Yet it often reveals issues that could have ruined hours of analysis later.

Common Mistakes During EDA

Over the years, I’ve noticed beginners make the same mistakes.

They jump straight into visualization without understanding the data.

They ignore missing values.

They assume every outlier is an error.

They forget to check data types.

They build machine learning models before asking whether the dataset even makes sense.

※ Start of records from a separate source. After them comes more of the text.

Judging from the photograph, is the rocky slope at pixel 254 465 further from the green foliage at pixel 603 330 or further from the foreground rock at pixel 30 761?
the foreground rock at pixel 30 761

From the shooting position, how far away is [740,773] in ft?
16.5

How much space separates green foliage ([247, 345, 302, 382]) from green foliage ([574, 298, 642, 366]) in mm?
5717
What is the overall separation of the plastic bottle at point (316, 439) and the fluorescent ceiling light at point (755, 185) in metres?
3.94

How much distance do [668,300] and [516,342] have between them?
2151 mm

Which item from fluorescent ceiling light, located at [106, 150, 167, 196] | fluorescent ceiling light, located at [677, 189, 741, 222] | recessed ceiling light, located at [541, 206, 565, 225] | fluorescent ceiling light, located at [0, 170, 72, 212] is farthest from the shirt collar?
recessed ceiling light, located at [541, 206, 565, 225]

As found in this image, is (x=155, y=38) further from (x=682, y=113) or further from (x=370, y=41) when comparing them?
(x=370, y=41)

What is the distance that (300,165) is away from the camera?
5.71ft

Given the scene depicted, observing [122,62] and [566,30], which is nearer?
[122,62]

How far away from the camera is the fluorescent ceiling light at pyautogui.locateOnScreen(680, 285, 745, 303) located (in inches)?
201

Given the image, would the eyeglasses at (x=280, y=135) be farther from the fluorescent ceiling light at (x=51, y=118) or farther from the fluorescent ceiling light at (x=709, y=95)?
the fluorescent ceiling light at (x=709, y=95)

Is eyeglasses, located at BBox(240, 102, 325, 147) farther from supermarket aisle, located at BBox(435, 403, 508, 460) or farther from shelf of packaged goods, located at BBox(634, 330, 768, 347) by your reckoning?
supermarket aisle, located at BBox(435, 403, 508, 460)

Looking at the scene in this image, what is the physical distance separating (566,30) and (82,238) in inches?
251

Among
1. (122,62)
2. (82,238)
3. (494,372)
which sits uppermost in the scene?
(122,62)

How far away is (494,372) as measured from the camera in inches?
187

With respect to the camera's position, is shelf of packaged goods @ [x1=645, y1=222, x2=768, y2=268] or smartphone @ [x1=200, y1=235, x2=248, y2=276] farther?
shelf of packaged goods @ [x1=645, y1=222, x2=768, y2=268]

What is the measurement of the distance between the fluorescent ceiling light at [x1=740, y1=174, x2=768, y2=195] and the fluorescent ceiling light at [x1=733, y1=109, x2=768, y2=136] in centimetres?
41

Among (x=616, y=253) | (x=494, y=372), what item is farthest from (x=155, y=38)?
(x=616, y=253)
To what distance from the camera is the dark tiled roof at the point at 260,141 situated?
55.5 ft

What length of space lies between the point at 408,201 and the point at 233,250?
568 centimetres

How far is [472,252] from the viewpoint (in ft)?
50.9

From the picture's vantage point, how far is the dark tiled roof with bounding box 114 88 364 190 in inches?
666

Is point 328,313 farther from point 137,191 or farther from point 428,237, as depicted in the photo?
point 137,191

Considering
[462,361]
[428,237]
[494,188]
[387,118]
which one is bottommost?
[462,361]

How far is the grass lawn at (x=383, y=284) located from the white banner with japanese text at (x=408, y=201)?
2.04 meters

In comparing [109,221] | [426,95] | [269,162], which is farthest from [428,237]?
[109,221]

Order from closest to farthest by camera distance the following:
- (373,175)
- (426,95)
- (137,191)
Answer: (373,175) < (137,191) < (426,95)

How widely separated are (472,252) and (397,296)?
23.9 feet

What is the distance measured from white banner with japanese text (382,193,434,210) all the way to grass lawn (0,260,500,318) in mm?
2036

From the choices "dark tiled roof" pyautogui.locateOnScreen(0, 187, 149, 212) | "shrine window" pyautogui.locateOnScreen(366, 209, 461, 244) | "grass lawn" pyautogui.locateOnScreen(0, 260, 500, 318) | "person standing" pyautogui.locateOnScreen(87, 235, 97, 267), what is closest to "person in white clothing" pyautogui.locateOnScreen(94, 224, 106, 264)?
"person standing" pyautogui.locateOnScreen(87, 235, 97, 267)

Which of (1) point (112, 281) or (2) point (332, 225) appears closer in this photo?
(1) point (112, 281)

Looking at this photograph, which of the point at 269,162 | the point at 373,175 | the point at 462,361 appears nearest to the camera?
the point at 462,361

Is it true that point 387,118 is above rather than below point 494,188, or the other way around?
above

EDA isn’t about generating pretty charts.

It’s about asking better questions.

Why EDA Matters in the Real World

Imagine you’re working for an e-commerce company.

Sales suddenly drop by 20%.

A dashboard alone won’t explain why.

EDA might reveal that:

  • One region stopped reporting data.

  • Product categories were renamed.

  • Thousands of orders are duplicated.

  • Customer IDs changed after a system update.

  • A pricing error affected only one city.

Without exploration, you might spend days solving the wrong problem.

EDA helps you find the real story hidden inside the data.

Final Thoughts

The best data analysts aren’t the ones who know the most algorithms.

They’re the ones who know how to ask the right questions before writing the first model.

Exploratory Data Analysis is more than a technical step. It’s a mindset of curiosity, patience, and investigation.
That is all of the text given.